Here’s something that’s unsettling but true: Lynch’s best movies are also his creepiest/sickest. This is probably because his best movies, however surreal, tend to be anchored by strongly developed main characters— Blue Velvet ’s Jeffrey Beaumont, Fire Walk with Mes Laura, The Elephant Mans Merrick and Treeves. When his characters are sufficiently developed and human to evoke our empathy, it tends to cut the distance and detachment that can keep Lynch’s films at arm’s length, and at the same time it makes the movies creepier — we’re way more easily disturbed when a disturbing movie has characters in whom we can see parts of ourselves. For example, there’s way more general icki-ness in Wild at Heart than there is in Blue Velvet , and yet Blue Velvet is a far creepier/sicker/nastier film, simply because Jeffrey Beaumont is a sufficiently 3-D character for us to feel about/for/with. Since the really disturbing stuff in Blue Velvet isn’t about Frank Booth or anything Jeffrey discovers about Lumberton but about the fact that a part of Jeffrey himself gets off on voyeurism and primal violence and degeneracy, and since Lynch carefully sets up his film both so that we feel a/f/w Jeffrey and so that we (I, anyway) find some parts of the sadism and degeneracy he witnesses compelling and somehow erotic, it’s little wonder that I find Lynch’s movie “sick”—nothing sickens me like seeing on-screen some of the very parts of myself I’ve gone to the movies to try to forget about.

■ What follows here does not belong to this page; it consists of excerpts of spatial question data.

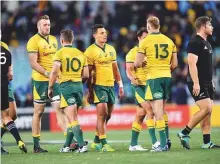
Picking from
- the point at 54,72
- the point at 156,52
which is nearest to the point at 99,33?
the point at 54,72

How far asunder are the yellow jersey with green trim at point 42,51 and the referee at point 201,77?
288 cm

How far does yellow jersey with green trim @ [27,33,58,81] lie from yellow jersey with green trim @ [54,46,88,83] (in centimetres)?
88

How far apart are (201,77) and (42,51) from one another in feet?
10.7

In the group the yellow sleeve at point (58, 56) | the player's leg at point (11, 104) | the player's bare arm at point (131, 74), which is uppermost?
the yellow sleeve at point (58, 56)

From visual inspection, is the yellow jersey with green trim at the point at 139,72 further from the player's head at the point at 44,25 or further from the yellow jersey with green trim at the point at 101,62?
the player's head at the point at 44,25

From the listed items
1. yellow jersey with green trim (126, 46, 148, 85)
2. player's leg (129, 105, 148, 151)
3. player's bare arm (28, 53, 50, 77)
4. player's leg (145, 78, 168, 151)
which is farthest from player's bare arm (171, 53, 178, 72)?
player's bare arm (28, 53, 50, 77)

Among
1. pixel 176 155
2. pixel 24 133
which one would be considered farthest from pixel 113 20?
pixel 176 155

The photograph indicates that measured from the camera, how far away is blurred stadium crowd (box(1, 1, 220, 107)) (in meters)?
26.8

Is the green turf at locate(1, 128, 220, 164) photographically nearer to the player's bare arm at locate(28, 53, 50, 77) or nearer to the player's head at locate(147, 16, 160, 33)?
the player's bare arm at locate(28, 53, 50, 77)

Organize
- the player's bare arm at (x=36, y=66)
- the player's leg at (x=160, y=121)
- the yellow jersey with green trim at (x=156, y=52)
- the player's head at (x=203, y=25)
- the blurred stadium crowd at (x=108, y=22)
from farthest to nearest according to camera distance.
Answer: the blurred stadium crowd at (x=108, y=22) → the player's bare arm at (x=36, y=66) → the player's head at (x=203, y=25) → the yellow jersey with green trim at (x=156, y=52) → the player's leg at (x=160, y=121)

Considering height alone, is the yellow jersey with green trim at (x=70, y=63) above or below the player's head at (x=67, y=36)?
below

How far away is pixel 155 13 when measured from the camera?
88.9ft

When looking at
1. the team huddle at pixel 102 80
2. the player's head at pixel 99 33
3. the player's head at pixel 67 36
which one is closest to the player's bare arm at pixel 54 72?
the team huddle at pixel 102 80

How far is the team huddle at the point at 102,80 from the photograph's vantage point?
492 inches
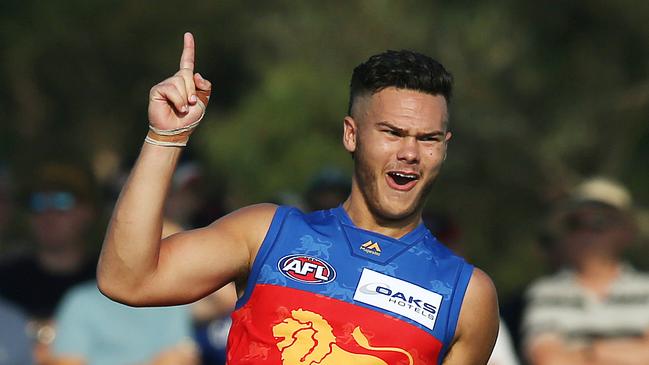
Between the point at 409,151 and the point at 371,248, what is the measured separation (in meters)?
0.37

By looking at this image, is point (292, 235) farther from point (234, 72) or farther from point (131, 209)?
point (234, 72)

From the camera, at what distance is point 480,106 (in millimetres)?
14758

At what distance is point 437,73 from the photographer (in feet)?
15.9

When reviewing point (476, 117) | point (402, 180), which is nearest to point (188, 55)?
point (402, 180)

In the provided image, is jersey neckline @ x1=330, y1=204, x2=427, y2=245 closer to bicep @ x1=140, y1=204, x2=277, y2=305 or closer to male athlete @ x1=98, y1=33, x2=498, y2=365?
male athlete @ x1=98, y1=33, x2=498, y2=365

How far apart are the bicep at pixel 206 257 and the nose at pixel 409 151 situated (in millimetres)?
494

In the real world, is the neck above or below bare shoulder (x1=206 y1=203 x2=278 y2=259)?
above

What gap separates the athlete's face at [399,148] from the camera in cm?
472

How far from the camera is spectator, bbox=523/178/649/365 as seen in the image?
7699mm

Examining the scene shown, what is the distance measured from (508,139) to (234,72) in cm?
1349

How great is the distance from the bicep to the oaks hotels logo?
34cm

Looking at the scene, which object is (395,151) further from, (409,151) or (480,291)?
(480,291)

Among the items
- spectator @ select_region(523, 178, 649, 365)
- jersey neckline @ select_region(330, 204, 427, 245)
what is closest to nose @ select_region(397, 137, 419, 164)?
jersey neckline @ select_region(330, 204, 427, 245)

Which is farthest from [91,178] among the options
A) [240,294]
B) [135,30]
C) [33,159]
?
[135,30]
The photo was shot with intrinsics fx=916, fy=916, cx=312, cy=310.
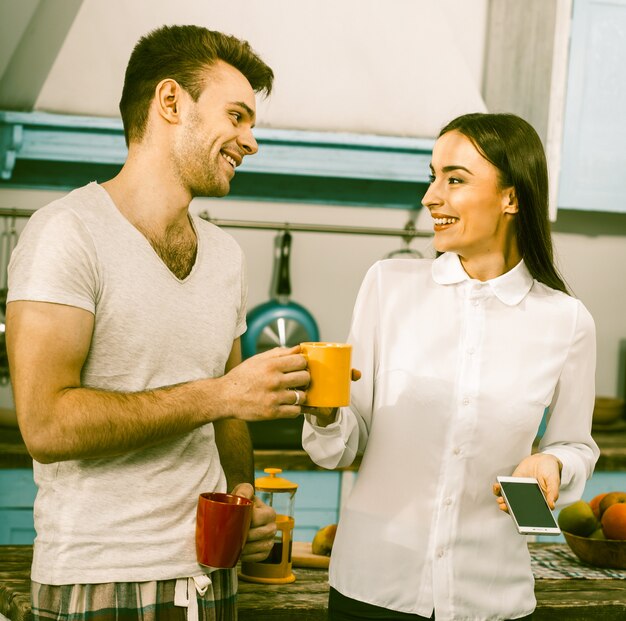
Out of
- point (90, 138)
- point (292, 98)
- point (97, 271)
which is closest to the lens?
point (97, 271)

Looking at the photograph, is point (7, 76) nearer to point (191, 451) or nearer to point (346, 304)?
point (346, 304)

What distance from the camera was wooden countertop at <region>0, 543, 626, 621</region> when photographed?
1562mm

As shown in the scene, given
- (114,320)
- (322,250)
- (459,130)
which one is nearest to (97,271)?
(114,320)

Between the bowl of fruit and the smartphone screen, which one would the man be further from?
the bowl of fruit

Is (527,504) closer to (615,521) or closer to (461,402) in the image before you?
(461,402)

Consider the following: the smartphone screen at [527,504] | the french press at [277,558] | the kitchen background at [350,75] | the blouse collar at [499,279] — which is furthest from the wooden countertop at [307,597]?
the kitchen background at [350,75]

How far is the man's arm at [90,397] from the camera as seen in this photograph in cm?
115

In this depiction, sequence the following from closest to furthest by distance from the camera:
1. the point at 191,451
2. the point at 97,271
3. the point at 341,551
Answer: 1. the point at 97,271
2. the point at 191,451
3. the point at 341,551

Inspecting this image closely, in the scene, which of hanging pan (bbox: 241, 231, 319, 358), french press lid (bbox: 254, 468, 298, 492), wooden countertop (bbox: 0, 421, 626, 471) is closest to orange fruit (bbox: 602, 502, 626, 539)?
french press lid (bbox: 254, 468, 298, 492)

Wild at Heart ’s characters, on the other hand, aren’t “round” or 3-D. (This was apparently by design.) Sailor and Lula are inflated parodies of Faulknerian passion; Santo and Marietta and Bobby Peru are cartoon ghouls, collections of wicked grins and Kabuki hysterics. The movie itself is incredibly violent (horrible beatings, bloody auto wrecks, dogs stealing amputated limbs, Willem DaFoe’s head blown off by a shotgun and flying around the set like a pricked balloon), but the violence comes off less as sick than as empty, a stream of stylized gestures. And empty not because the violence is gratuitous or excessive but because none of it involves a living character through whom our capacities for horror or shock could be accessed. Wild at Hearty though it won at Cannes, didn’t get very good reviews in the U.S., and it wasn’t an accident that the most savage attacks came from female critics, nor that they particularly disliked the film’s coldness and emotional poverty. See for just one example Film Comment ’s Kathleen Murphy, who saw Wild at Heart as little more than “a litter of quotation marks. As voyeurs, we’re encouraged to twitch and giggle at a bracketed reality: well-known detritus from pop-culture memory, a kind of cinematic vogue-ing that passes for the play of human emotions.” (This was not the only pan-job along these lines, and to be honest most of them had a point.)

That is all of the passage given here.